Single by Cracker

from the album Kerosene Hat
- B-side: "Nostalgia"
- Released: August 13, 1993
- Genre: Alternative rock; grunge;
- Length: 4:35
- Label: Virgin
- Songwriters: David Lowery; Johnny Hickman; Davey Faragher;
- Producers: Don Smith; Cracker;

Cracker singles chronology
| "Happy Birthday to Me" (1992) | "Low" (1993) | "Get Off This" (1994) |

Music video
- "Low" on YouTube

= Low (Cracker song) =

1993 single by Cracker

"Low" is a song by American rock band Cracker. It was released in August 1993, as the lead single from their second studio album Kerosene Hat. The song became a sleeper hit, reaching number 64 on the US Billboard Hot 100 chart in May 1994. Its biggest success was on the rock charts, reaching number three on the Billboard Modern Rock Tracks chart in November 1993 and number five on the Billboard Album Rock Tracks chart in March 1994. The music video, directed by Carlos Grasso, portrays lead singer David Lowery losing a boxing match with actress and comedian Sandra Bernhard.

In 2013, Lowery posted an essay on his website The Trichordist focused on "Low" in the era of streaming music.
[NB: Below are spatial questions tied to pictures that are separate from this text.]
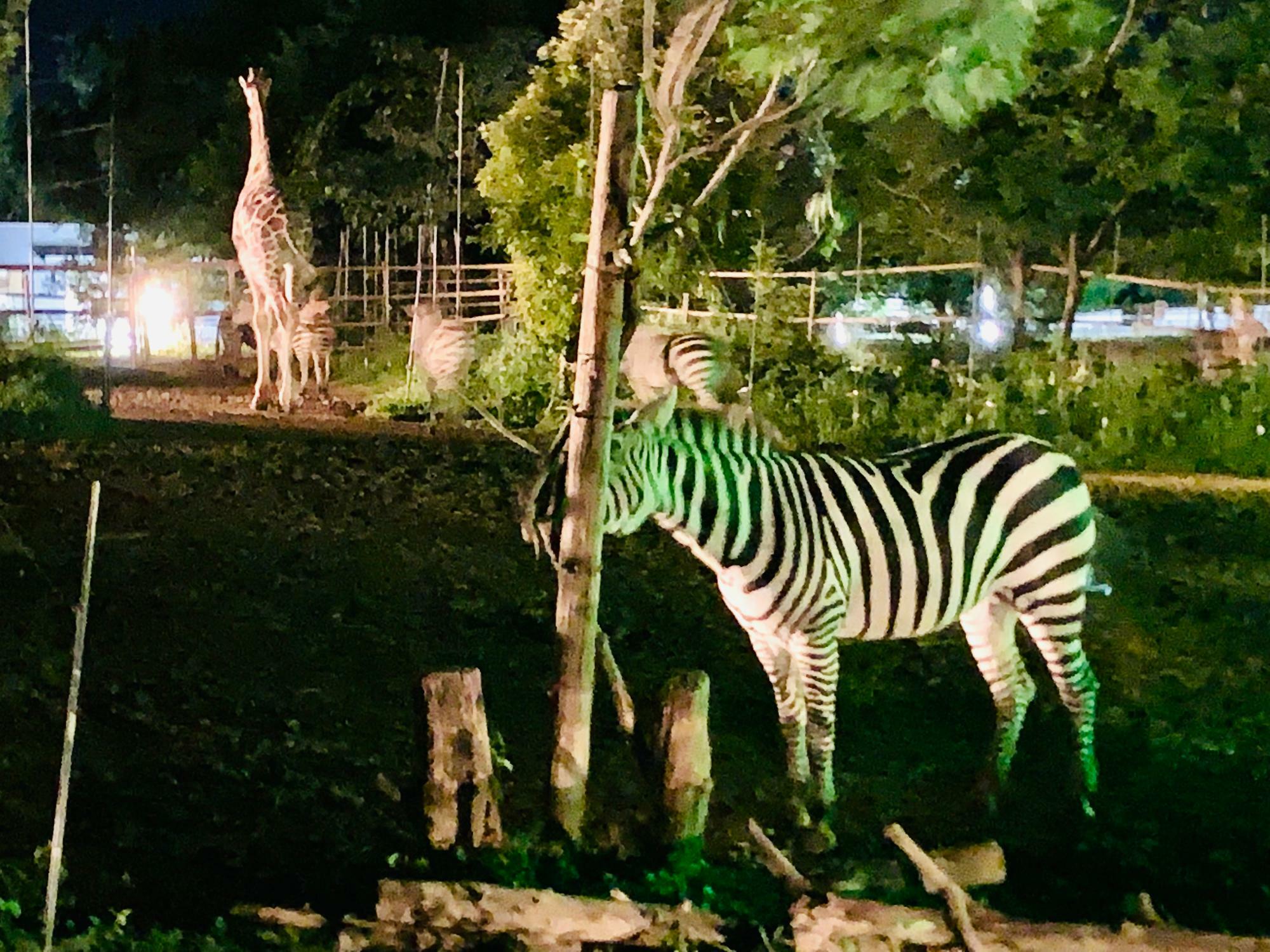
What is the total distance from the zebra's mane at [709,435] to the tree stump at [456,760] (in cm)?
117

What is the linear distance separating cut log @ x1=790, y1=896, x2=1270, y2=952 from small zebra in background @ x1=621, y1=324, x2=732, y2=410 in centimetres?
938

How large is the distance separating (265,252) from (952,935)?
17.1 meters

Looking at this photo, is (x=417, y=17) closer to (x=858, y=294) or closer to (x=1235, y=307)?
(x=858, y=294)

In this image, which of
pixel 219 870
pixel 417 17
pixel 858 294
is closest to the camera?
pixel 219 870

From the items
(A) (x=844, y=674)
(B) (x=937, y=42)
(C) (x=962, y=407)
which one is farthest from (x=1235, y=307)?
(B) (x=937, y=42)

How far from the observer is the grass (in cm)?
483

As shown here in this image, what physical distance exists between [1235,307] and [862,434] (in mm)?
5337

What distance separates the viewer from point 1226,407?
1516 centimetres

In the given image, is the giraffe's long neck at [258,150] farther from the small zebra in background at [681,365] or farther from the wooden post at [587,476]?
the wooden post at [587,476]

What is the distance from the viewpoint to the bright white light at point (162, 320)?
33219 mm

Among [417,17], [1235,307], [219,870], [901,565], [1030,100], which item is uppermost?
[417,17]

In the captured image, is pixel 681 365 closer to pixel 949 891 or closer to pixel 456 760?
pixel 456 760

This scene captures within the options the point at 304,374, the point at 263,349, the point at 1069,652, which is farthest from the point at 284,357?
the point at 1069,652

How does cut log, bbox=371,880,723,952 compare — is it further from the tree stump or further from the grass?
the tree stump
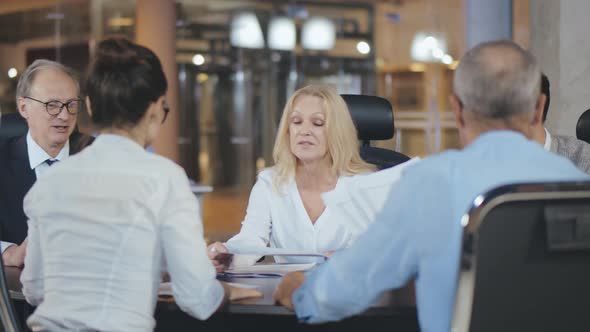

The headline was "My Song Got Played on Pandora 1 Million Times and All I Got Was $16.89, Less Than What I Make from a Single T-Shirt Sale!" The post went viral and has become a reference point in the debate over the economics of streaming music.

==Background==
David Lowery has said that the band's label made him write a letter to radio stations denying that the song was about drugs, claiming that the repeated phrase "being stoned" was really "being stone." Lowery paraphrased a label executive as telling him, "I don't believe you and neither will anyone else, but there needs to be deniability and this is what we're gonna say."

==Track listings==
- UK CD single
1. "Low" – 4:36
2. "I Ride My Bike" – 6:32
3. "Sunday Train" – 3:42
4. "Whole Lotta Trouble" – 2:26

- US CD single
5. "Low" – 4:35
6. "Sunday Train" – 3:42
7. "Whole Lotta Trouble" – 2:26
8. "I See the Light" – 5:13
9. "Steve's Hornpipe" – 2:13

==Charts==

===Weekly charts===

| Chart (1993–1994) | Peak position |
|---|---|
| Australia (ARIA) | 63 |
| Scottish Singles Sales (Official Charts) | 58 |
| UK Singles (Official Charts) | 40 |
| UK Airplay (Music Week) | 38 |
| US Billboard Hot 100 | 64 |
| US Album Rock Tracks (Billboard) | 5 |
| US Modern Rock Tracks (Billboard) | 3 |

===Year-end charts===

| Chart (1993) | Position |
|---|---|
| US Modern Rock Tracks (Billboard) | 17 |

| Chart (1994) | Position |
|---|---|
| US Album Rock Tracks (Billboard) | 19 |

==Release history==

| Region | Date | Format(s) | Label(s) | Ref. |
| United States | August 13, 1993 | Alternative rock radio | Virgin |  |
| Australia | May 16, 1994 | CD |  |
| United Kingdom | 7-inch vinyl; 10-inch vinyl; CD; cassette; |  |

==Cover versions==
In 2017, Lydia Lunch and Cypress Grove covered "Low" on their album Under the Covers.

==In popular culture==
"Low" was featured in the film The Perks of Being a Wallflower and its accompanying soundtrack. In addition, it was used in The Wolverine and episodes of Hindsight and Rectify. The B-side track "Whole Lotta Trouble" was featured on the soundtrack of the 1995 film Empire Records.